According to our settlement with the workers we are paying them some amount as food allowance. PF Authorities are asking us to pay PF contribution on this food allowance amount. What is the legal position? Are we liable to pay PF on food allowance?
No! You are not liable to pay PF contribution on food allowance as it cannot be equated with the dearness allowance. Bombay High Court in the case of Tata Hydro Electric Power Supply Company Ltd. vs. The RPFC 2008 LLR 1013 has held that food allowance as given to employees by the employer of an establishment covered under the EPF Act will not be treated as dearness allowance to attract PF contributions since there being no supply of any food to the employees. Food and such allowances cannot be treated as the cash value of the food concession.
We are conducting domestic enquiry against a workman for some charges of misconduct alleged to have been commited by him. During process enquiry officer has refused to allow the representation through advocate to which he has challenged in the High Court. I want to know whether the domestic enquiry can be stayed by court in between and the order of the enquiry officer can be challenged also?

(Some records)
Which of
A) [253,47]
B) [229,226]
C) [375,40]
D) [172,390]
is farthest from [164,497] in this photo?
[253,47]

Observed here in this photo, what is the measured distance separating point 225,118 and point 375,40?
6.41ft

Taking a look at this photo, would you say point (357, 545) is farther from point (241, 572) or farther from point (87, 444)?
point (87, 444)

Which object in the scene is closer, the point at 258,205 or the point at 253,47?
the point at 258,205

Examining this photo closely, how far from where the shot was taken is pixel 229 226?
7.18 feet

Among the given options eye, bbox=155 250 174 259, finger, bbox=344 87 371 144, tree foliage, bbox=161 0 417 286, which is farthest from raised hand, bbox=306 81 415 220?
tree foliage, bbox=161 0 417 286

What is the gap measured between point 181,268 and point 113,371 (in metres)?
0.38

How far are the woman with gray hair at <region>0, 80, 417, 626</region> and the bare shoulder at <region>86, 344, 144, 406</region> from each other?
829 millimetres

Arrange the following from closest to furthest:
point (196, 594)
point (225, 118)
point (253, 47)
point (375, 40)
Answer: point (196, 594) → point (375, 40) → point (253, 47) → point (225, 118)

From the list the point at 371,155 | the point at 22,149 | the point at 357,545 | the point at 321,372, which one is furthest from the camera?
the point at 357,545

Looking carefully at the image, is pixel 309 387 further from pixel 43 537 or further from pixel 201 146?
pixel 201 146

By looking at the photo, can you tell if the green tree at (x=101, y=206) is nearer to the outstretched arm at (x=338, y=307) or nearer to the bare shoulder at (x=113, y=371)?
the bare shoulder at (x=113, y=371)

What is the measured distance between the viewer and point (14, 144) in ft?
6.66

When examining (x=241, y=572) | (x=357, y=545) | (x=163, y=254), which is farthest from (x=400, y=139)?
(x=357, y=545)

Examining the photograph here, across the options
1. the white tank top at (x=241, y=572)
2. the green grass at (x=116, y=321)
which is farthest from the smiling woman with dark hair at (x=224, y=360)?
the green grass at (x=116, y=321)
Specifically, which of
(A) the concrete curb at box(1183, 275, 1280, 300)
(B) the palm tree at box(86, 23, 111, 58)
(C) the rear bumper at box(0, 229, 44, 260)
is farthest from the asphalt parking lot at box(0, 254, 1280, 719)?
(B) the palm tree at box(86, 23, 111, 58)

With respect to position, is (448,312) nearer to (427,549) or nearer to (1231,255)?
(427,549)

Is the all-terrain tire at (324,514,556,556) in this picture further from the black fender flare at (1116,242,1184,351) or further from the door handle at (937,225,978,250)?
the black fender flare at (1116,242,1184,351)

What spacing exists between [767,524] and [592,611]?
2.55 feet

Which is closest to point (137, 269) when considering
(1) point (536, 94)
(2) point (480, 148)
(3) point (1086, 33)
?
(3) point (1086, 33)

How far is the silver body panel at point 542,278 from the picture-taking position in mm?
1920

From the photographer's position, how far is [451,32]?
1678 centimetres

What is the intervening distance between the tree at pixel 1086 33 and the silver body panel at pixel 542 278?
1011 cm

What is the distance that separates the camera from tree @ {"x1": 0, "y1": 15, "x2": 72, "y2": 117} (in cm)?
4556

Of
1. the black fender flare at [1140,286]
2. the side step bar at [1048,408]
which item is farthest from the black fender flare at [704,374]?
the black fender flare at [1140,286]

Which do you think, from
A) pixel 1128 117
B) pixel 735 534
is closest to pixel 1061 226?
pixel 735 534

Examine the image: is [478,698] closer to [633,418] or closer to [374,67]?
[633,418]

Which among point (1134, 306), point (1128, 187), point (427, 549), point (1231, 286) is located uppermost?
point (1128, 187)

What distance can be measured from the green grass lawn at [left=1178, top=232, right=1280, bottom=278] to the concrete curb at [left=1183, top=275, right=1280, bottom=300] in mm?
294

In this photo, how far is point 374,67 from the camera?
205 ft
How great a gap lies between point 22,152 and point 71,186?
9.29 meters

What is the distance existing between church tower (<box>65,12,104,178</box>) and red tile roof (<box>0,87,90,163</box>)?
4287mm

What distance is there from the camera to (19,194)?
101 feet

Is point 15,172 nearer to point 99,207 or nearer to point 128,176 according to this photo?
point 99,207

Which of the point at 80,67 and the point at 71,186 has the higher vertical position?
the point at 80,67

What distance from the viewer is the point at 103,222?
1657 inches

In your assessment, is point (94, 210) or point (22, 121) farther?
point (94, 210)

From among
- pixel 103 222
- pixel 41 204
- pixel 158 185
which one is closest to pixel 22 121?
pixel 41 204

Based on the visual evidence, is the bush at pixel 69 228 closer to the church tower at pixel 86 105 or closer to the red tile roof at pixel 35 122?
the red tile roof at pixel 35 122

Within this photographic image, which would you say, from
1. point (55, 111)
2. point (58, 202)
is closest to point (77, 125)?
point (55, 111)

REQUIRED ACTIONS:
a – Quote the part of the labor law Q&A starting at "No! You are" and ending at "the food concession.".
b – Does the labor law Q&A support each statement below? Answer yes or no and quote the words that settle it.
(i) The Bombay High Court held that food allowance is to be treated as dearness allowance.
(ii) The PF Authorities asked for a PF contribution on the food allowance amount.
(iii) The enquiry officer allowed the workman to be represented through an advocate.
c – List every sentence in the labor law Q&A that ends with a question mark.

RESPONSE LIST:
a –
No! You are not liable to pay PF contribution on food allowance as it cannot be equated with the dearness allowance. Bombay High Court in the case of Tata Hydro Electric Power Supply Company Ltd. vs. The RPFC 2008 LLR 1013 has held that food allowance as given to employees by the employer of an establishment covered under the EPF Act will not be treated as dearness allowance to attract PF contributions since there being no supply of any food to the employees. Food and such allowances cannot be treated as the cash value of the food concession.

b –
(i) No: "food allowance as given to employees by the employer of an establishment covered under the EPF Act will not be treated as dearness allowance to attract PF contributions"
(ii) Yes: "PF Authorities are asking us to pay PF contribution on this food allowance amount."
(iii) No: "enquiry officer has refused to allow the representation through advocate"

c –
- "What is the legal position?"
- "Are we liable to pay PF on food allowance?"
- "I want to know whether the domestic enquiry can be stayed by court in between and the order of the enquiry officer can be challenged also?"